Whatever! Generally, the Coalition for 21st Century Medicine — which includes “some of the world’s most innovative diagnostic technology companies, clinical laboratories, venture capital companies, and patient groups” — said that the “focus of oversight for software that support medical devices, mobile or not, should be based upon the manufacturer’s intended use of the product.”

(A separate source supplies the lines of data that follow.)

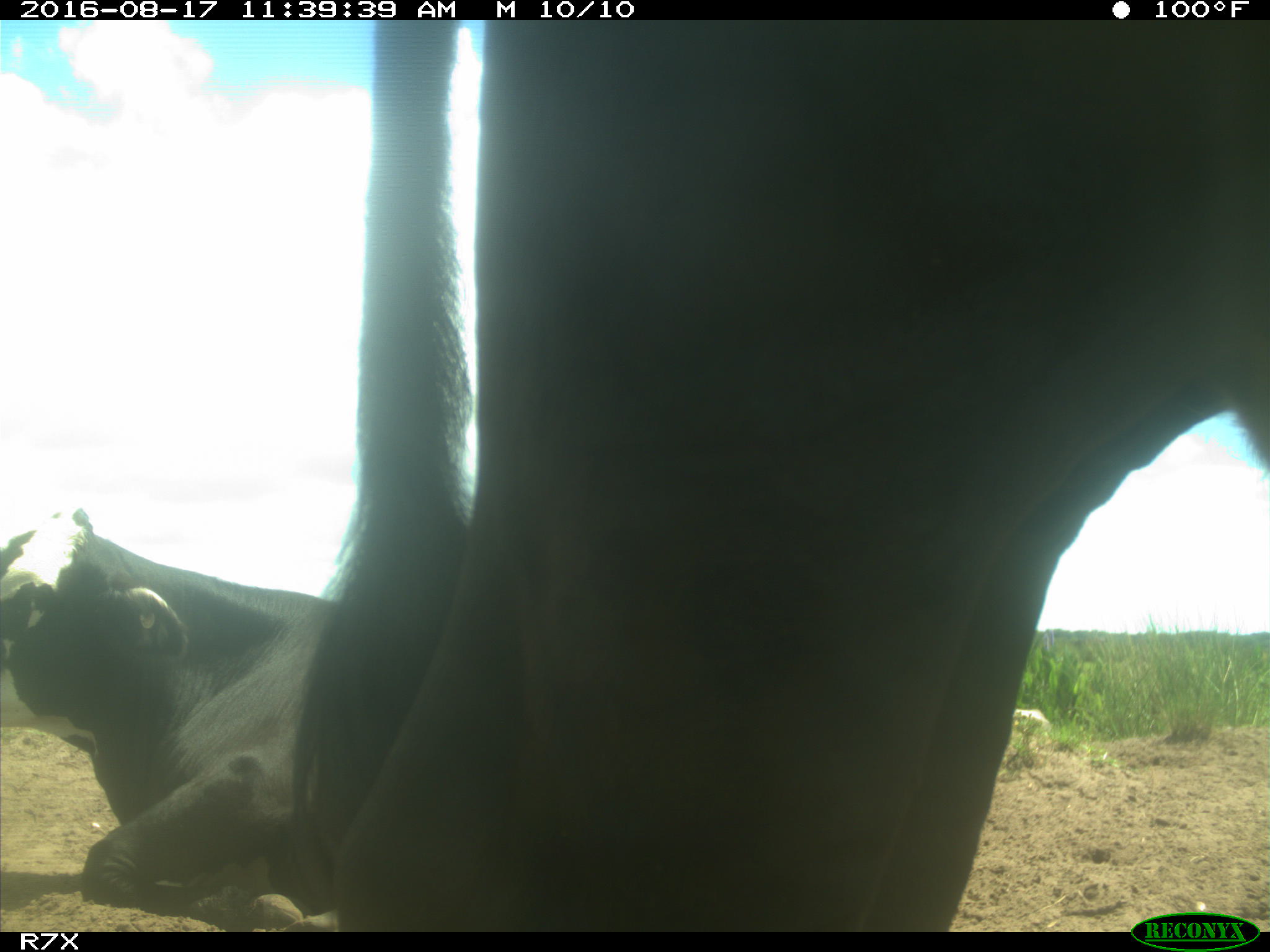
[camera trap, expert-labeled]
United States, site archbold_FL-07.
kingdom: Animalia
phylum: Chordata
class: Mammalia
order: Artiodactyla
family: Bovidae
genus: Bos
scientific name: Bos taurus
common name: domestic cow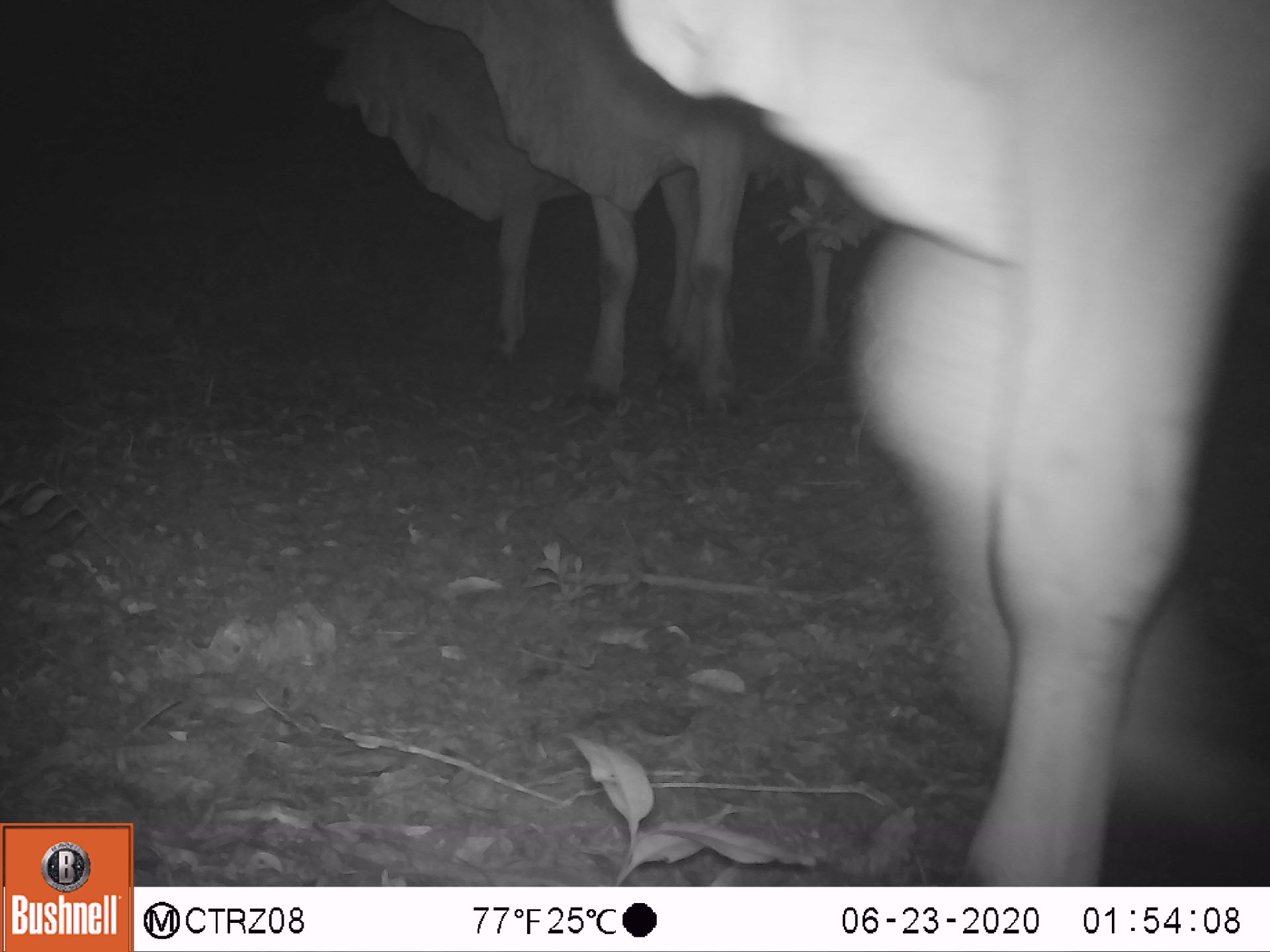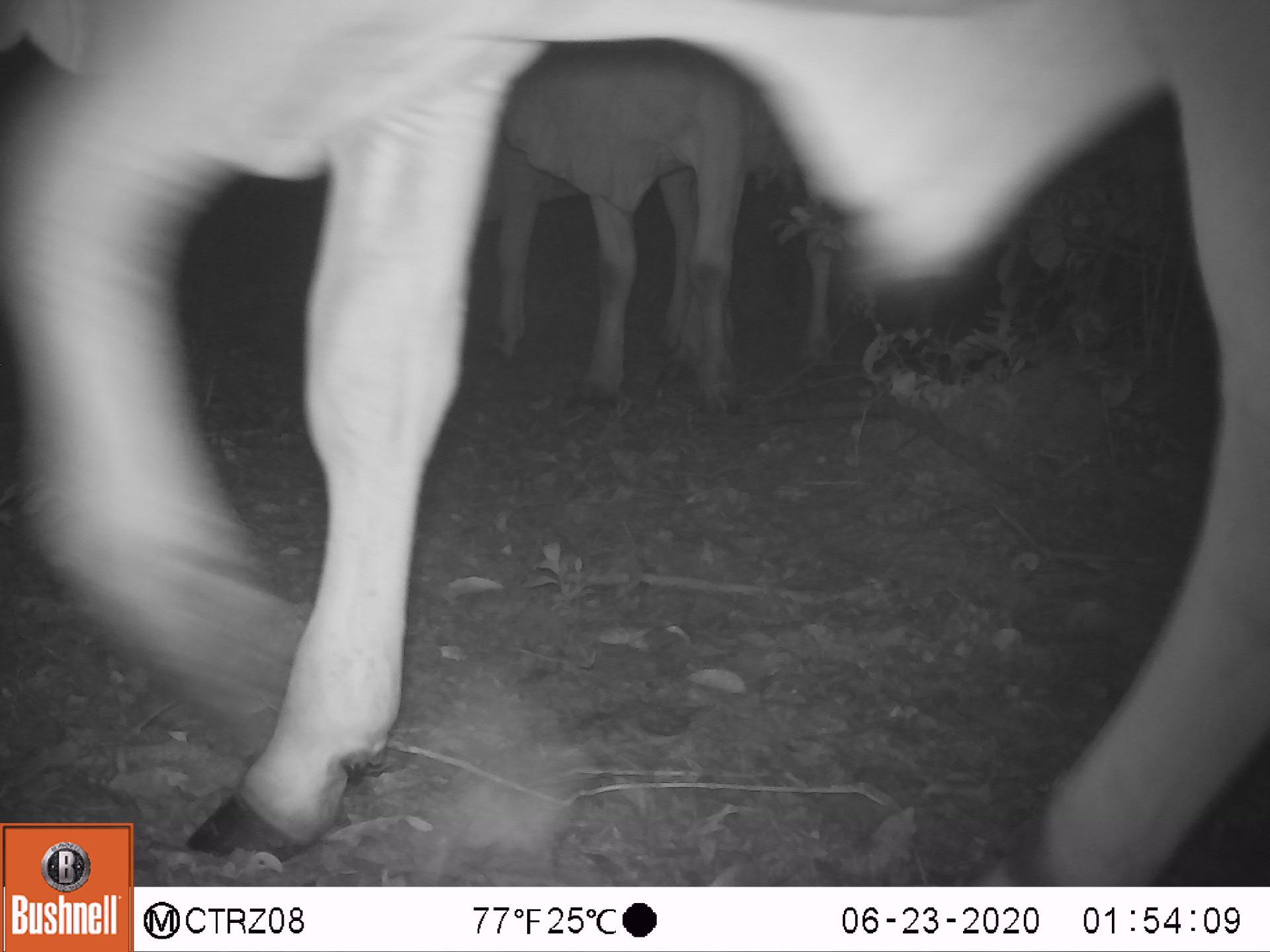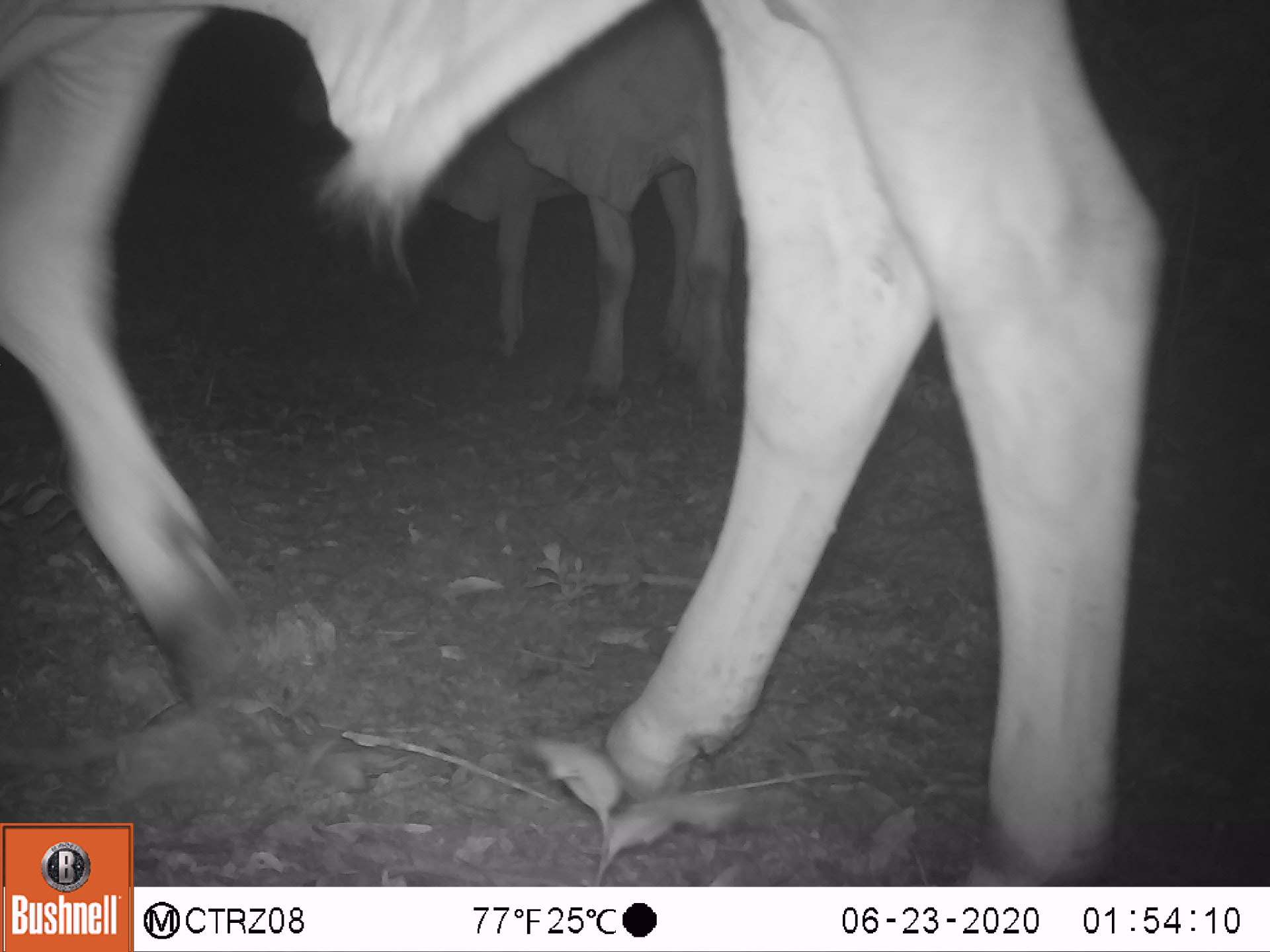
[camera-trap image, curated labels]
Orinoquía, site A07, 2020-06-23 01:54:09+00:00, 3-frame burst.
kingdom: Animalia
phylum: Chordata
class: Mammalia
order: Artiodactyla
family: Bovidae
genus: Bos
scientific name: Bos taurus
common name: cow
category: cattle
Cattle (cow) (Bos taurus).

- Who’s Responsible for Recalls?
- The FDA draft guidance states that “mobile medical app manufacturers are required to report to FDA any corrections made to a mobile medical app to reduce a risk to health posed by the mobile medical app.” Roche, however, requested more guidance on working with Applications distributors [e.g., the Apple iTunes/App Store] regardig recalls. “We appreciate FDA’s concern regarding distributor cooperation in recalls,” said Roche. “Roche believes, as a practical matter, that this will be very difficult to enforce unless FDA holds distributors accountable… Applications distributors have standard terms and conditions in on-line form agreements that a designer acknowledges to access the development platform. These usually are not open to negotiation.”
- Depends on What FDA Means by “Health and Wellness”

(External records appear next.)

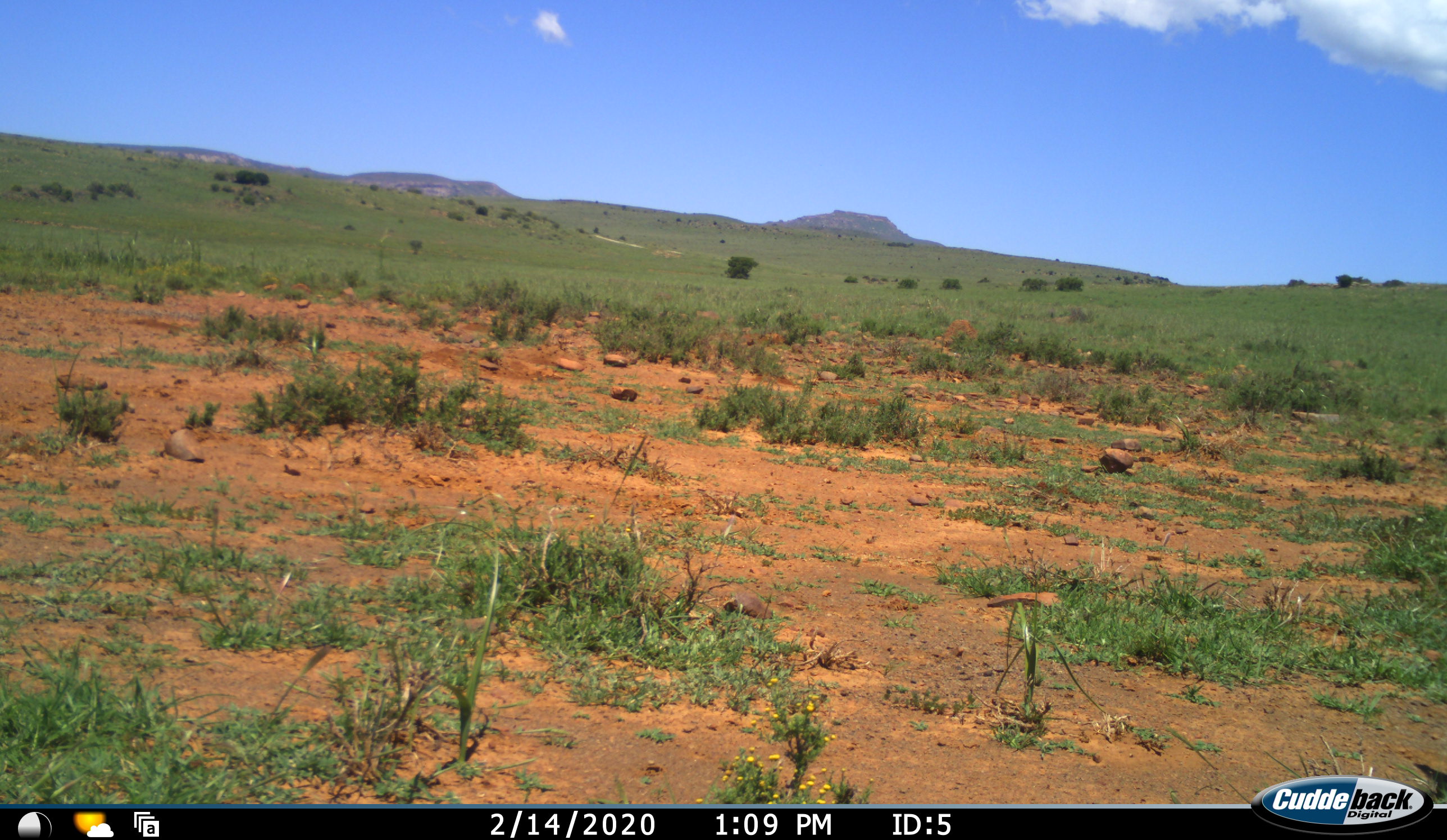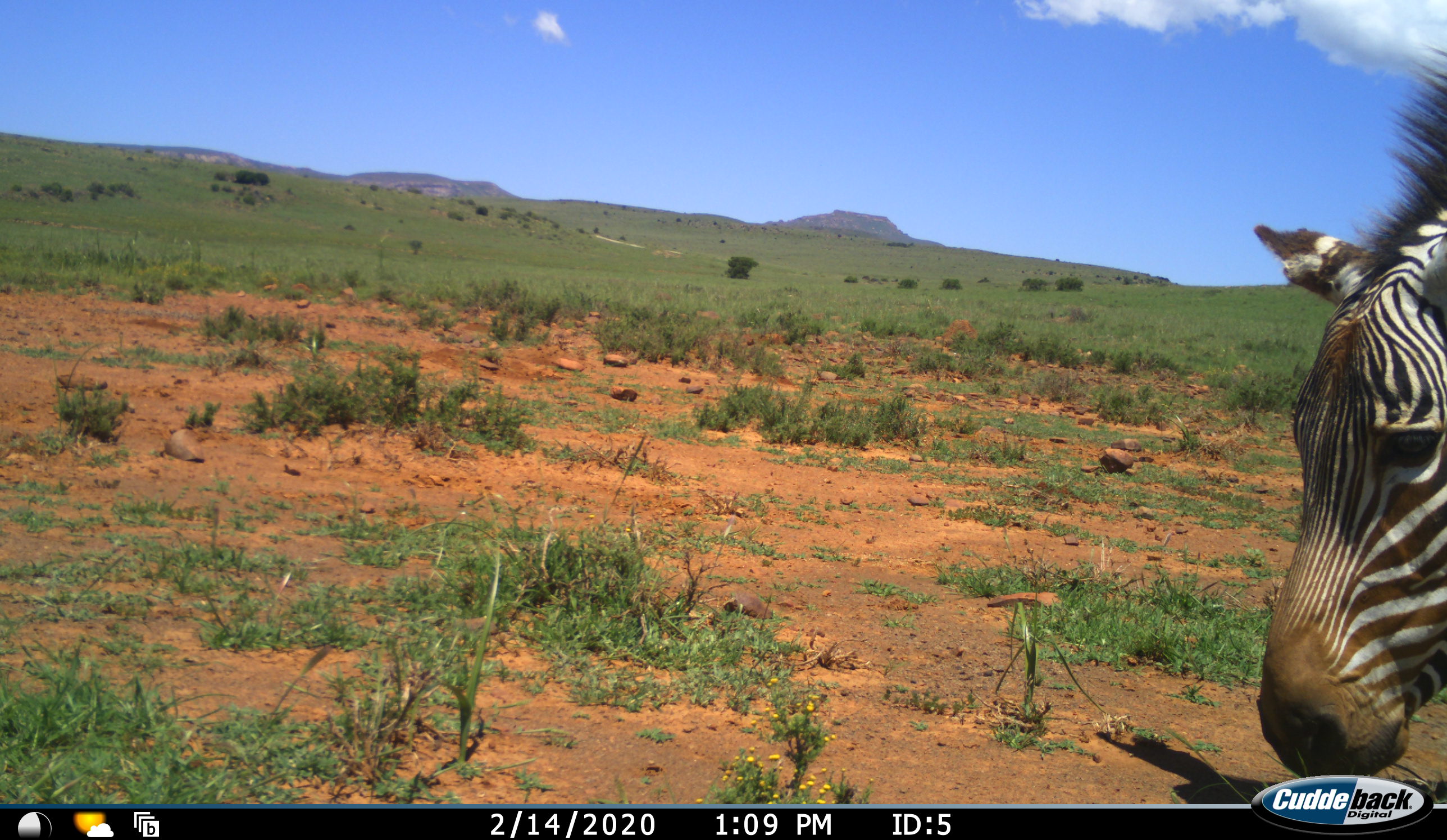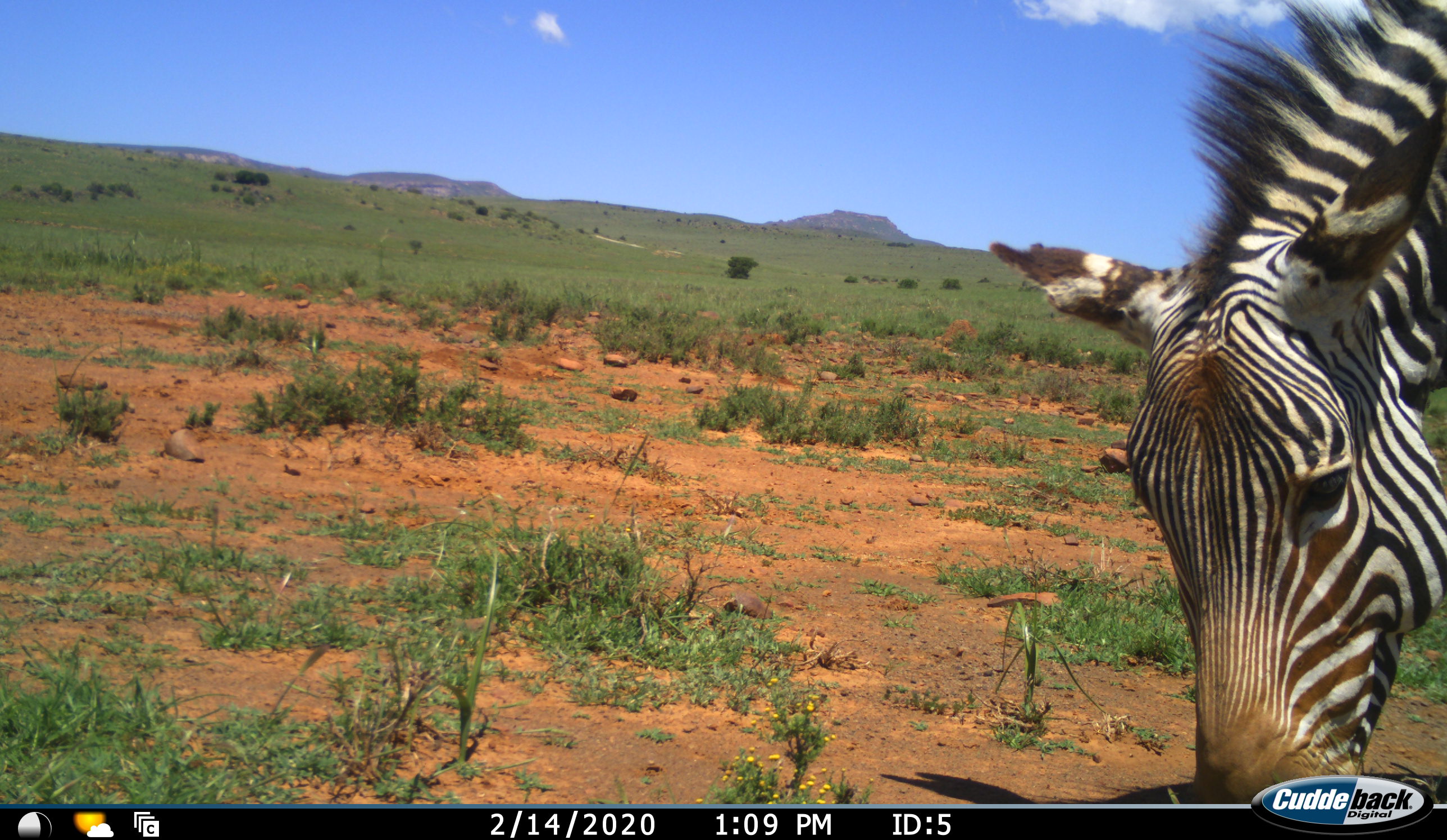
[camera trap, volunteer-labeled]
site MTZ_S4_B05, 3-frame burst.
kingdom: Animalia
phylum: Chordata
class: Mammalia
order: Perissodactyla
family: Equidae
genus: Equus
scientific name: Equus zebra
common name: mountain zebra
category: zebramountain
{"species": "zebramountain (mountain zebra) (Equus zebra)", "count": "1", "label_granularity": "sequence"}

- “The term ‘Health and Wellness’,” said the Coalition for 21st Century Medicine, “lacks clarity and may be too limiting. Patient accessible tools, mobile apps, and websites that exist to help guide patients to ask appropriate questions to their physician, encourage them to see a physician, describe various treatment options, or identify potentially appropriate clinical trials are important patient education tools and support patient-centered health care. Because these applications often include patient-specific inputs, it is critical that FDA clarify that they should not be considered FDA regulated devices/medical applications.”

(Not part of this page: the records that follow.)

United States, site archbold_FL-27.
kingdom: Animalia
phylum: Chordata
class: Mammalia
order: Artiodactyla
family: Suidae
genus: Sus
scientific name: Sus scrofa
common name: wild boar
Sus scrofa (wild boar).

- Mobile Apps Based on Websites
- According to Novo Nordisk, “the guidance does not address websites that provide applications that are the same as or similar to some mobile apps. We recommend that the Agency consider situations where a mobile app has been developed that directly parallels materials on a website (e.g. identical diagnostic information, interactive algorithms, calculator for standard parameters) and state if the mobile app and website require FDA approval. Should the mobile app and website be submitted simultaneously for premarket clearance to FDA?”
- Clarify the Scope of FDA’s “Enforcement Discretion”
- Merck believes that the FDA should take following actions to “clarify the scope of its enforcement discretion: (1) provide more specific categories and examples of apps for which it intends to exercise enforcement discretion; (2) specify the factors and/or guiding principles it plans to consider in determining whether certain apps qualify for enforcement discretion; and (3) clarify the circumstances under which it may choose not to exercise enforcement discretion with respect to these apps.” For example, enforcement discretion is appropriate for health and wellness apps that allow patients to log, track, and graph specific health goals and provide patients reminders or alarms based on generally accepted and established medical standards or parameters. In addition, Merck suggests that “drug dose calculator apps that use an algorithm to automate dosing rules based on the approved labeling for a specific drug are subject to enforcement discretion. Merck believes that enforcement discretion is appropriate for such apps. To the extent that FDA’s statements elsewhere in the guidance create uncertainty regarding the regulatory status of such products, we encourage FDA to clarify this point.